WHAT NEEDS TO BE DONE: From the data below, return all lines holding the string "common".

DATASET EXCERPTS:
....

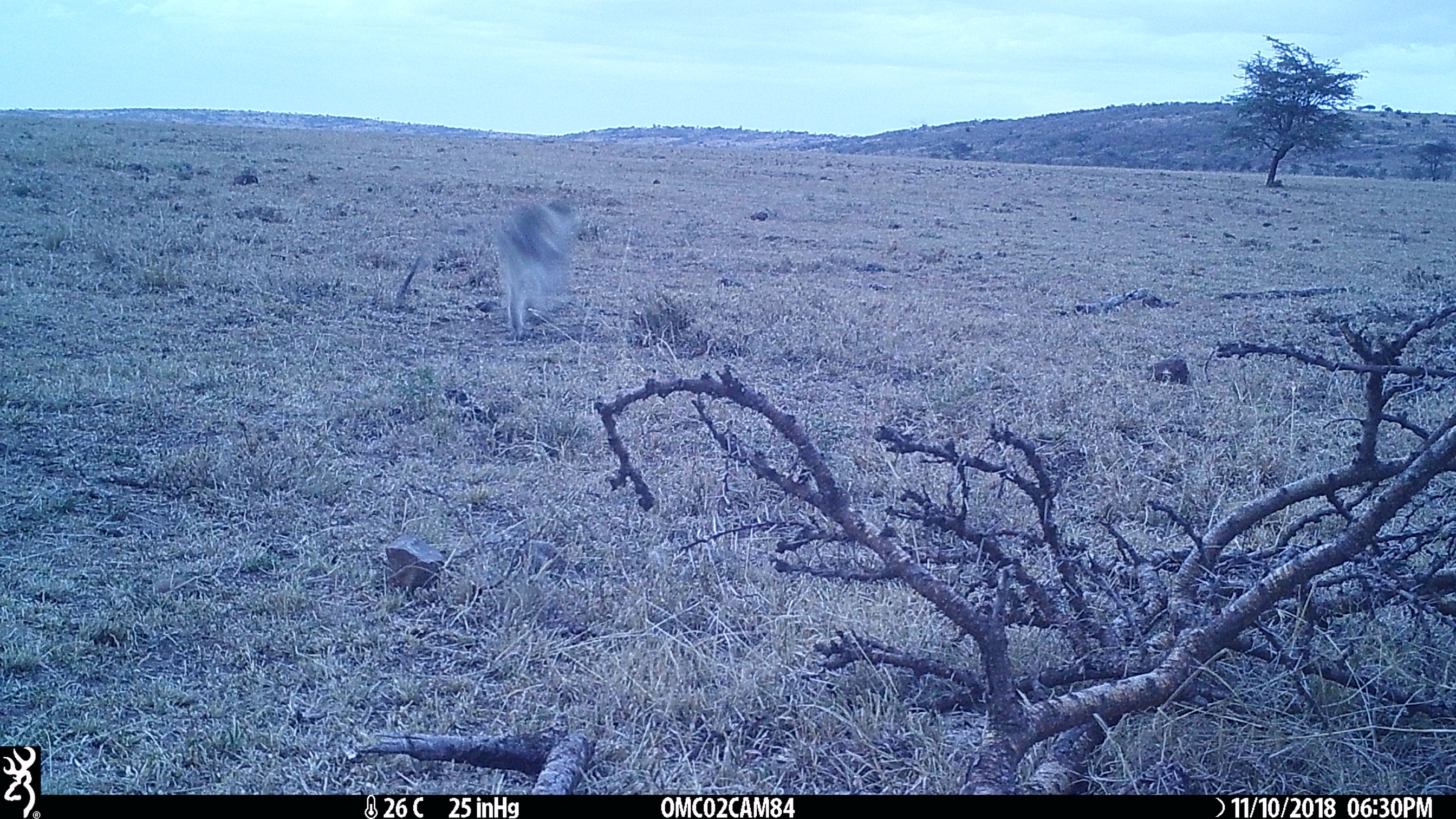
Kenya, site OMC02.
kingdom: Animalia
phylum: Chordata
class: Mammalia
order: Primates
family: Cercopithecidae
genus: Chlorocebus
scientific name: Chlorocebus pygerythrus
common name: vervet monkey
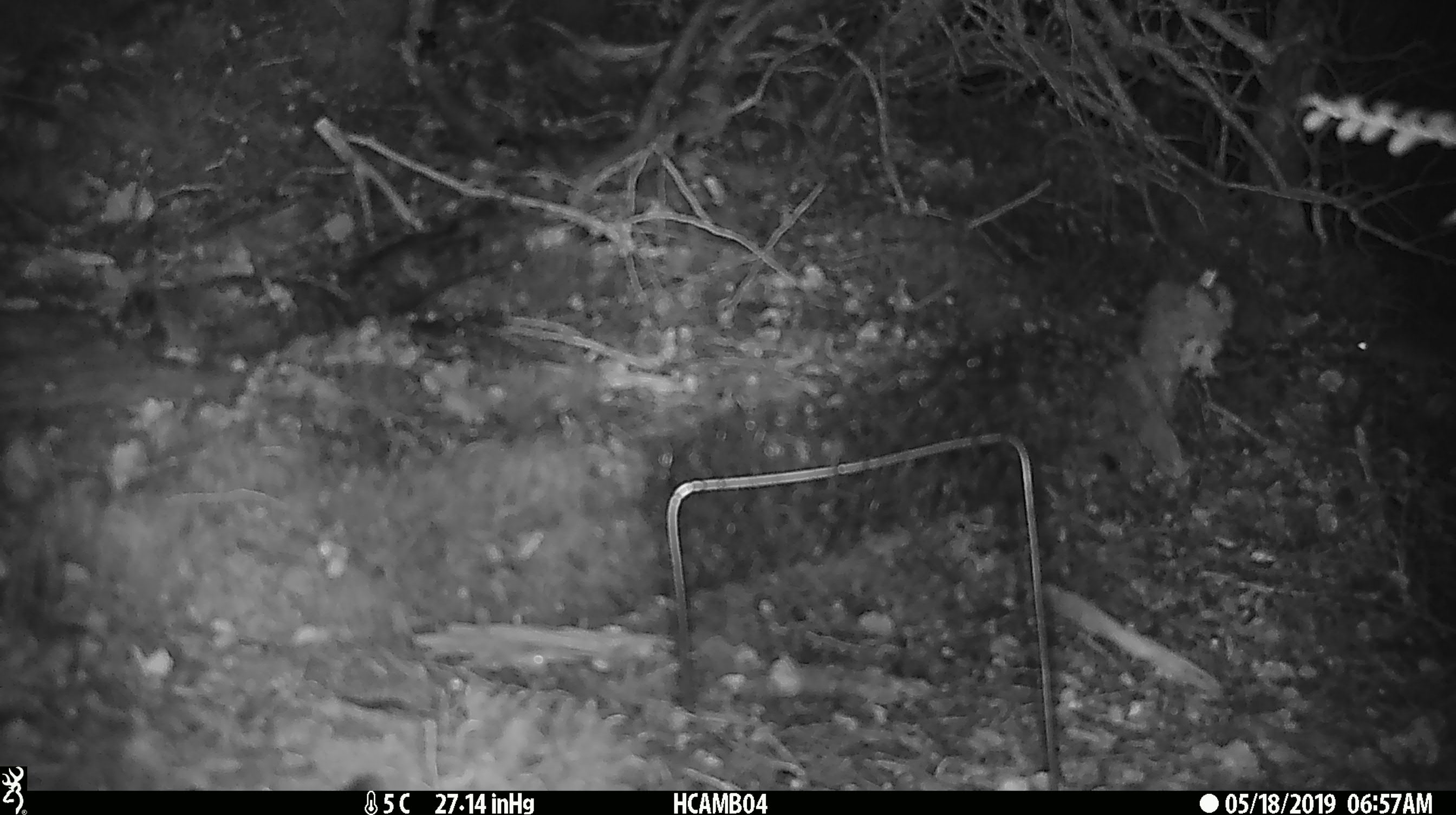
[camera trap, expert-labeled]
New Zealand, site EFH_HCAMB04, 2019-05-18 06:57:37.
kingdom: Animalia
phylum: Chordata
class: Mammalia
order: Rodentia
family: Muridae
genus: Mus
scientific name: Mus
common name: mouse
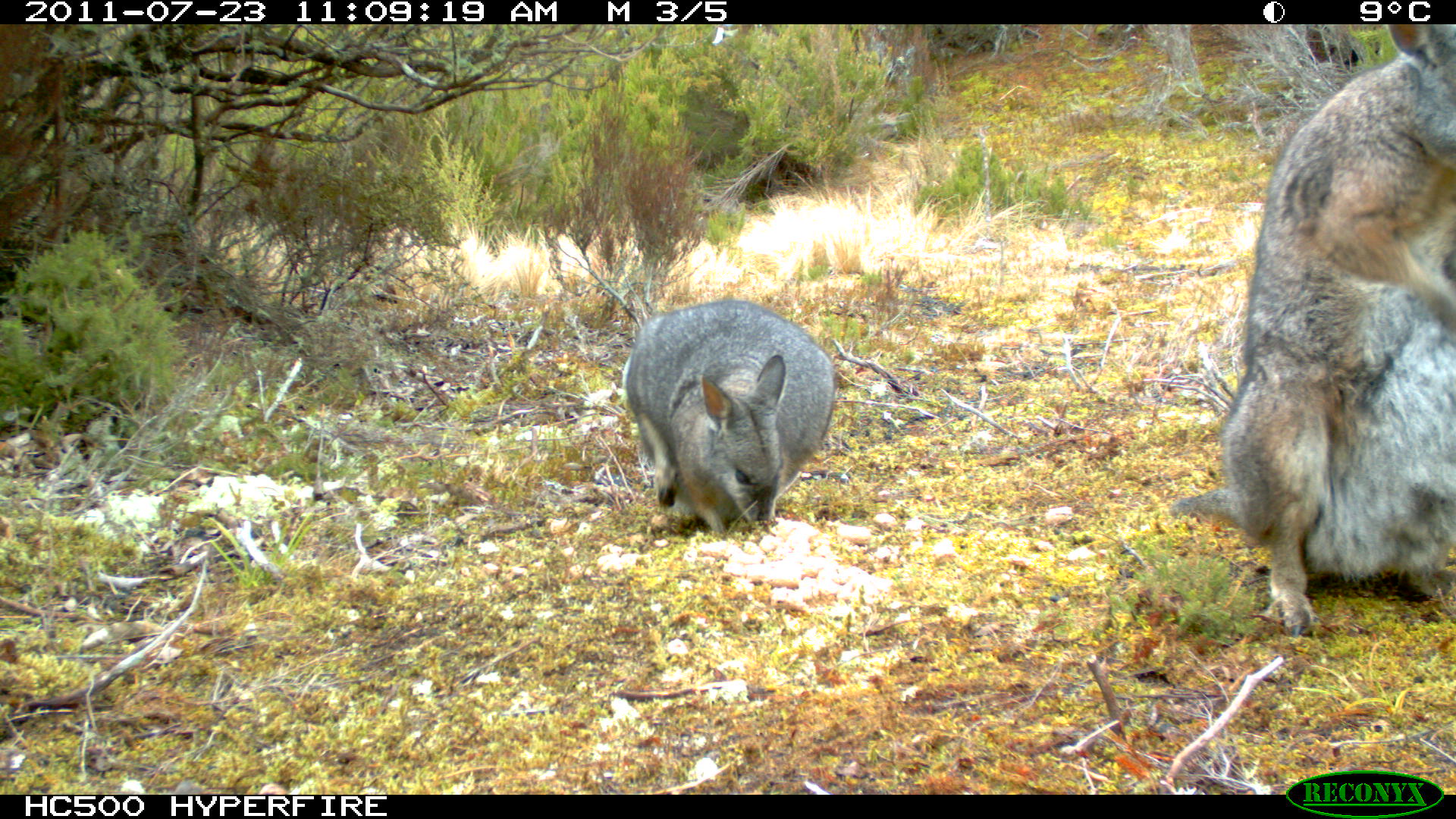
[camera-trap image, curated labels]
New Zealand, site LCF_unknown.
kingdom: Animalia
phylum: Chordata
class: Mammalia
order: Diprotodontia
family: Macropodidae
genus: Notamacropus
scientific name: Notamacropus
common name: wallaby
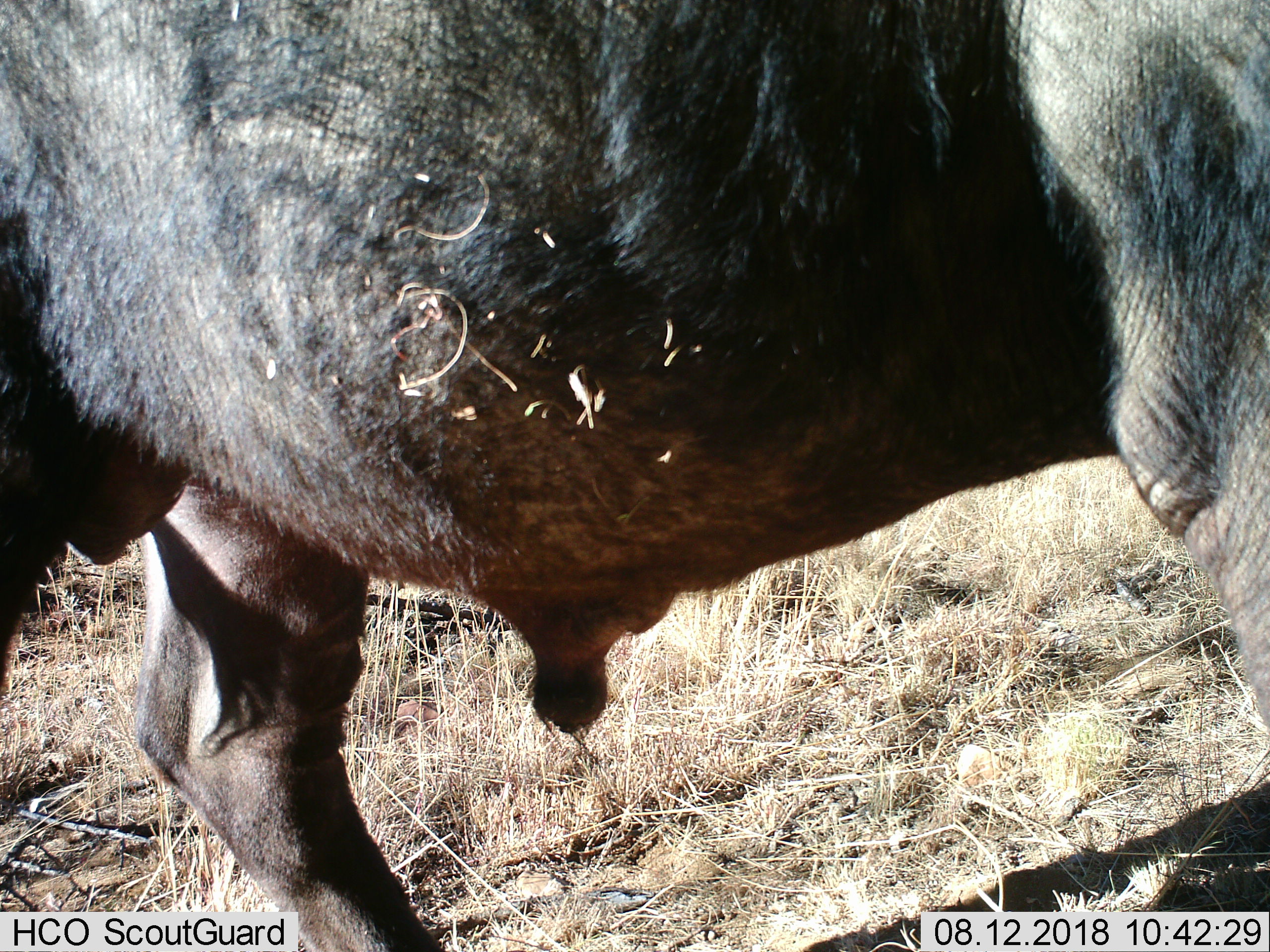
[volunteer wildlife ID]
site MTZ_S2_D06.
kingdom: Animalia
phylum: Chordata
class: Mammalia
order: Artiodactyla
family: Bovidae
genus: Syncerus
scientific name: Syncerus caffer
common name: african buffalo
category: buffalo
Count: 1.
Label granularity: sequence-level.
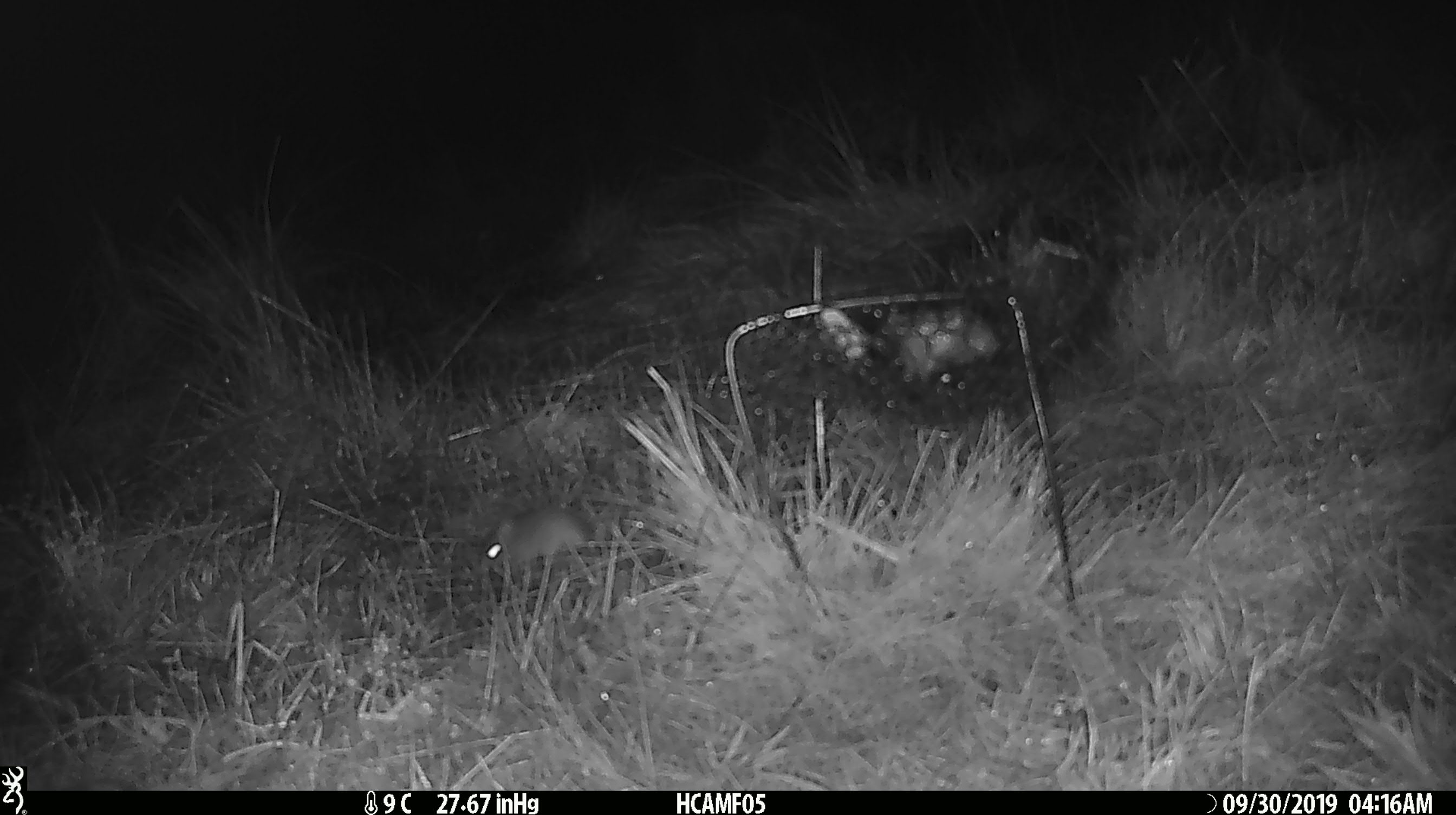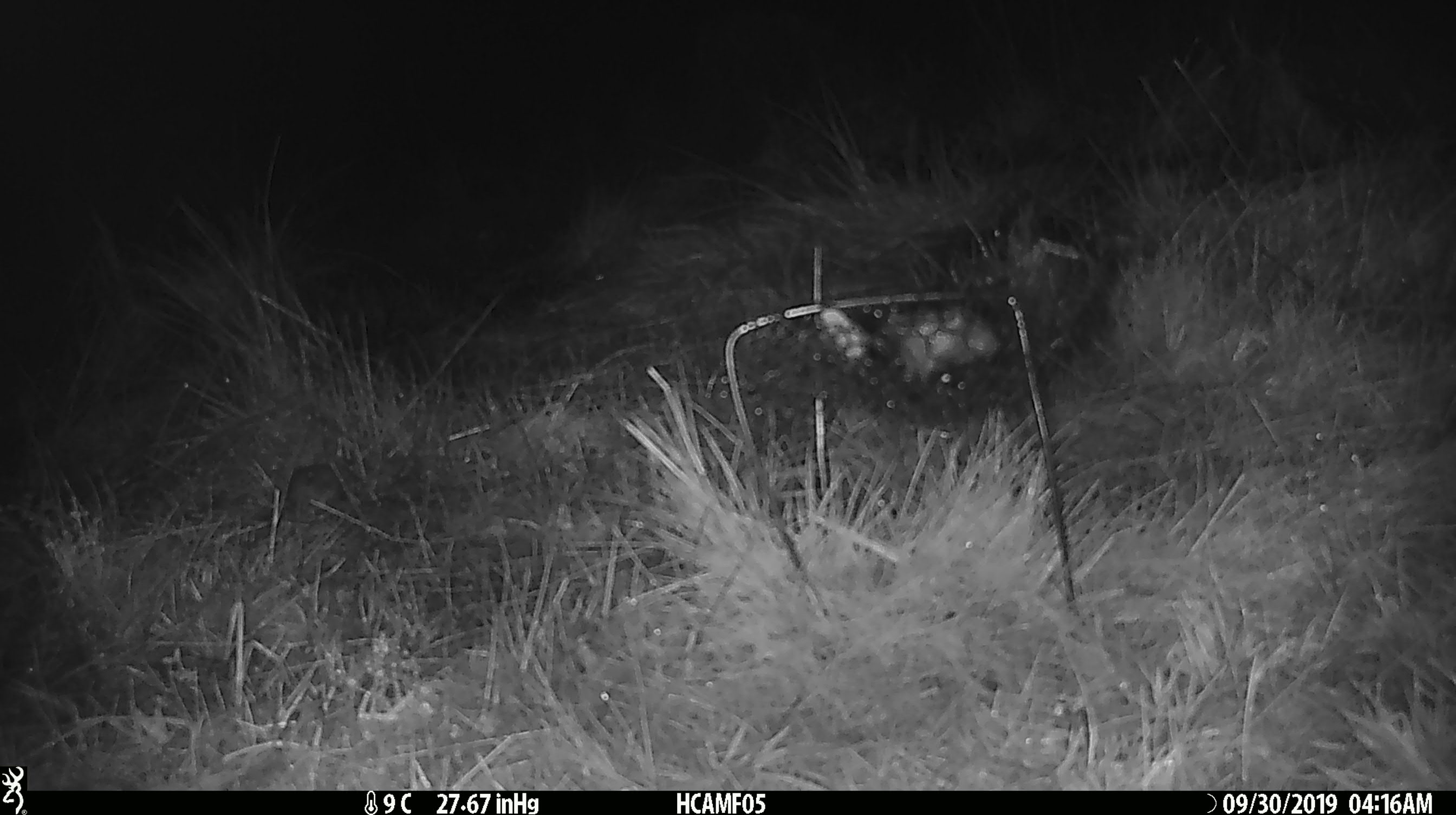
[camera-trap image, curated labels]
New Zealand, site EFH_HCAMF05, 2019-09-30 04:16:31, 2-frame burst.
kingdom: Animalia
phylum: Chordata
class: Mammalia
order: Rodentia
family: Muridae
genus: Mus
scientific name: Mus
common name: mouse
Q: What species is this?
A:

....

RESPONSE BELOW:
common name: vervet monkey
common name: mouse
common name: wallaby
common name: african buffalo
common name: mouse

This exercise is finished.